■ **TESTO FORNITO**:
Un’amministrazione moderna al servizio dei cittadini e delle imprese ed in grado di avere una visione complessiva non può essere autoreferenziale. La burocrazia che cerca di essere un soggetto di potere autonomo e, a volte, contrapposto alla politica, danneggia non solo l’immagine ma il ruolo stesso. La burocrazia in chiave moderna deve essere manageriale e accountable, al servizio della politica, con intelligenza ed autonomia, ma consapevole che la classe politica, nei sistemi democratici, è in connessione con i cittadini e ne rappresenta bisogni espliciti e non, domanda di servizi pubblici finali consapevole e non. Un forte commitment politico è essenziale affinché il sistema amministrativo agisca consapevole delle proprie responsabilità. La configurazione degli scenari, la determinazione delle scelte, il disegno degli obiettivi da parte dei vertici politici, non devono essere, come spesso accade, un adempimento burocratico, ma un momento essenziale del rapporto tra politica ed amministrazione. Perché ciò accada, per consentire lo sviluppo economico che il contesto ambientale richiede, anche i decisori politici dovranno maturare forme di consapevolezza che il sistema amministrativo dovrebbe essere un sistema complesso da governare.

Public management. Studi e Proposte per innovare la pubblica amministrazione

Registrare l’ambiente, rileggerlo in chiave paradigmatica, proporre linee di pensiero innovative, ricondurre ad un disegno generale, consente di introdurre i contributi di RIPM.

Lo special focus di RIPM – Luglio 2018 nasce con l’obiettivo generale di promuovere un dibattito sulla sostenibilità economica delle decisioni pubbliche, mettendo in luce il ruolo dei differenti attori coinvolti nelle scelte di sviluppo economico: decisori politici, portatori d’interesse, cittadini, imprese e, naturalmente, manager pubblici.

Lo spunto intellettuale e di riflessione di partenza ha dato modo agli autori di analizzare l’ampio tema proposto, da diversi punti di vista.

■ **RECORD DEL DATASET**:
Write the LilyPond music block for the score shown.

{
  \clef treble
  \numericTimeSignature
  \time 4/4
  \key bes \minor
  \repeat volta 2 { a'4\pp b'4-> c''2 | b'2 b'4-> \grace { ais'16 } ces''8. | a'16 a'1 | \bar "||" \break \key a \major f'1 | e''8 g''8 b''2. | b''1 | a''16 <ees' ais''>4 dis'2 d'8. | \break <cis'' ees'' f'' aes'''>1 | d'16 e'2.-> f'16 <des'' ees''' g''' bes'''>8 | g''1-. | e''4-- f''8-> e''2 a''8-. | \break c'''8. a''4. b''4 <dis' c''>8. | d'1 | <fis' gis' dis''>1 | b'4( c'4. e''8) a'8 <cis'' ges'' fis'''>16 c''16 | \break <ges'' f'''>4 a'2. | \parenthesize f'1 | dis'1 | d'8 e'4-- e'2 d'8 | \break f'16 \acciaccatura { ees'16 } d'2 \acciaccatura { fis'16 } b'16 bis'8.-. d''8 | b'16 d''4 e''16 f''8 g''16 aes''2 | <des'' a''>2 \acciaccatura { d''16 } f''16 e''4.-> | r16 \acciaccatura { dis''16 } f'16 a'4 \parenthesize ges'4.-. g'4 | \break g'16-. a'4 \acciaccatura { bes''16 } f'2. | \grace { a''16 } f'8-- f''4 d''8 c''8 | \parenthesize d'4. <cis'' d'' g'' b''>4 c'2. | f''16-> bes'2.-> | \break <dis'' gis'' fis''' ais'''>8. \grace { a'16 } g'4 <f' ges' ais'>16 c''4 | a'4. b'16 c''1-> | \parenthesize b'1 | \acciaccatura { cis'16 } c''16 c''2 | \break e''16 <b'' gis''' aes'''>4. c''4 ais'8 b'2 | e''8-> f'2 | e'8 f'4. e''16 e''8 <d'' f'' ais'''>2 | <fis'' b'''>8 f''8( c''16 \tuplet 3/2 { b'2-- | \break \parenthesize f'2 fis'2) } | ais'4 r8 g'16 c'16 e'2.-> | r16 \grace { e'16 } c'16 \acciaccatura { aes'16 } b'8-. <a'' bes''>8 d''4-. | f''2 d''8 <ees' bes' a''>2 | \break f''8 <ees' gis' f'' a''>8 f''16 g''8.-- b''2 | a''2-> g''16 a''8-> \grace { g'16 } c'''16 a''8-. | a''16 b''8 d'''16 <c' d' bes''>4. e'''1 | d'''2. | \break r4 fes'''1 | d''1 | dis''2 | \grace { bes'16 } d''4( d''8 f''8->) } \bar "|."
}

■ **OBIETTIVO 1**: Stabilisci se ciascuna affermazione concorda con il testo fornito, rispondendo sì o no e citando le parole decisive del testo: (a) la burocrazia in chiave moderna deve essere manageriale e accountable; (b) la determinazione delle scelte da parte dei vertici politici deve essere un adempimento burocratico; (c) un'amministrazione moderna al servizio dei cittadini e delle imprese può essere autoreferenziale.
■ **OBIETTIVO 2**: Elenca tutti gli attori coinvolti nelle scelte di sviluppo economico che il testo fornito nomina.
■ **OBIETTIVO 3**: Secondo il testo fornito, con quale obiettivo generale nasce lo special focus di RIPM – Luglio 2018?

■ **RISPOSTA ATTESA 1**:
(a) Sì: "La burocrazia in chiave moderna deve essere manageriale e accountable".
(b) No: "non devono essere, come spesso accade, un adempimento burocratico".
(c) No: "non può essere autoreferenziale".

■ **RISPOSTA ATTESA 2**: Decisori politici, portatori d'interesse, cittadini, imprese, manager pubblici.

■ **RISPOSTA ATTESA 3**: Promuovere un dibattito sulla sostenibilità economica delle decisioni pubbliche.